Video monitoring often creates a colossal amount of data and this is where edge computing comes in as it could allow for significant analytics and processing which would in turn result in higher reliability in terms of pattern recognition and motion detection. This would prove useful with regards to CCTV within cities and will ultimately increase safety levels to an all-time high.
In the case of IoT, it also generates a huge amount of data which would need to be aggregated in order to be analyzed, understood and used to control a specific environment. MEC would enable large data transfers and analytics to take place both at the edge of the network and close to the IoT clusters. In other words, the data generated by IoT-powered devices would be processed at the network edge which decrease energy consumption and bandwidth.
Some other use cases that would benefit from this 5G enabled technology are waste management, smart parking, water meter measurement, smart lighting and environmental monitoring.

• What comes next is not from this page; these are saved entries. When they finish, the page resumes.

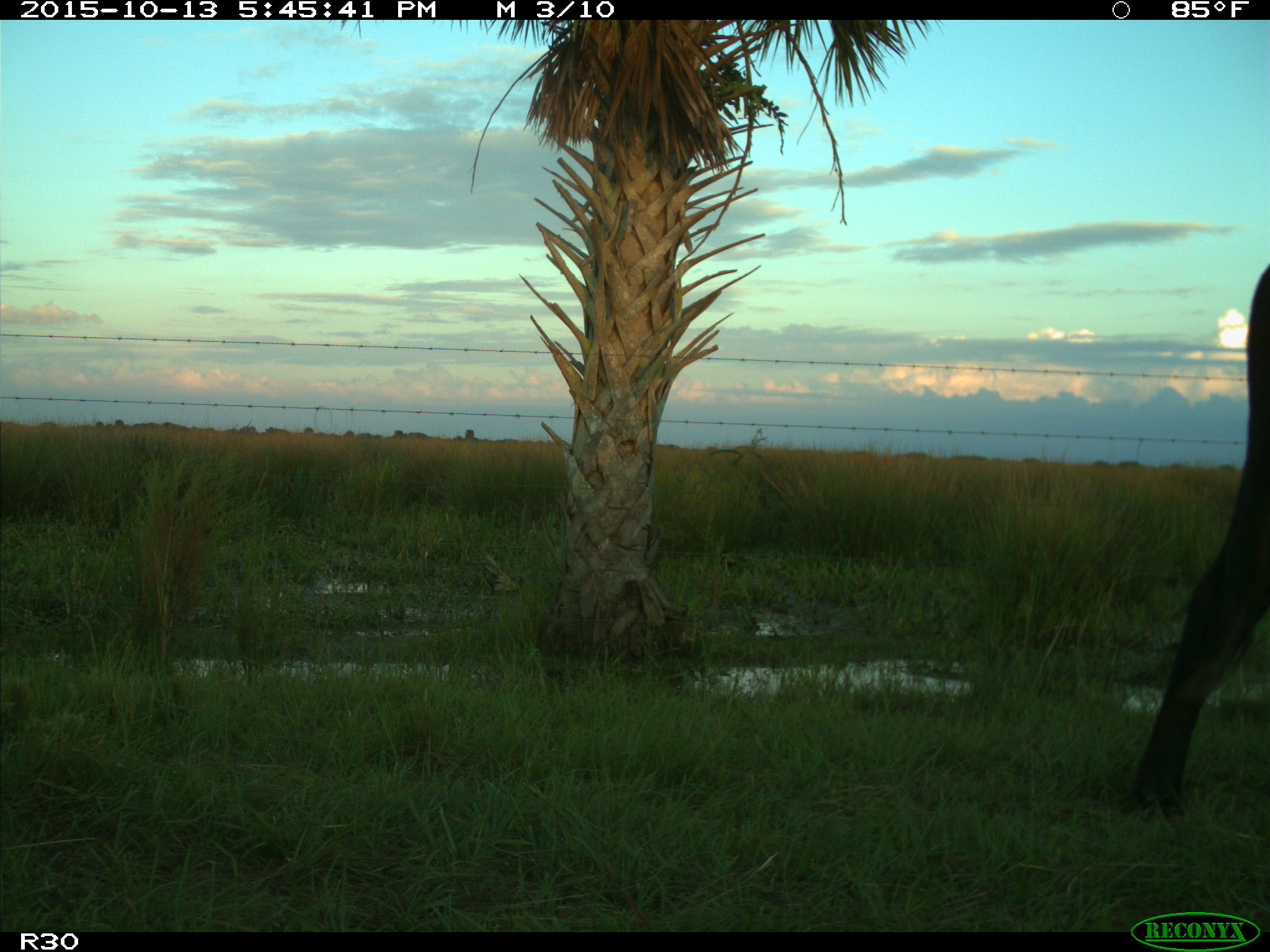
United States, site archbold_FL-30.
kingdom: Animalia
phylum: Chordata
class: Mammalia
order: Artiodactyla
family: Bovidae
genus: Bos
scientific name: Bos taurus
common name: domestic cow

Becoming more environmentally friendly is a necessity for the world right now and smart city technologies could help ensure that. The data that could be collected from vehicles and pedestrians, could give a great deal of insight into common habits which would, for instance, ensure that street lamps be dimmed or switched off and only activated once someone passes by so as to better conserve energy. This could also be applied to escalators and revolving doors, among others, to cut down energy usage.
5G will enable this by supporting a large amount of sensors which are needed for smart cities as they require a colossal amount of connectivity. 5G would ensure that a great deal more devices will be able to connect, way more than ever possible.
4G often cannot handle mass connectivity in a small area, this has been evident in situations such as when people try to upload posts onto their social media at a concert or a stadium where it would probably be too crowded. However, with 5G and the increased power that it will bring, it would allow for greater connectivity and make networks more intuitive which will result in a boost in the capacity of small cell networks.
The mobile connectivity benefits 5G can bring will make data transmission smoother, make way for real-time analytics for both public and private enterprises to benefit from, and simplify a wide range of use cases ranging from simple tracking systems for buses to remote surgeries.
The advent of 5G will give smart cities a considerable boost and as the world becomes more and more connected and more cities deploy the next-generation technology, the potential smart cities will offers are endless.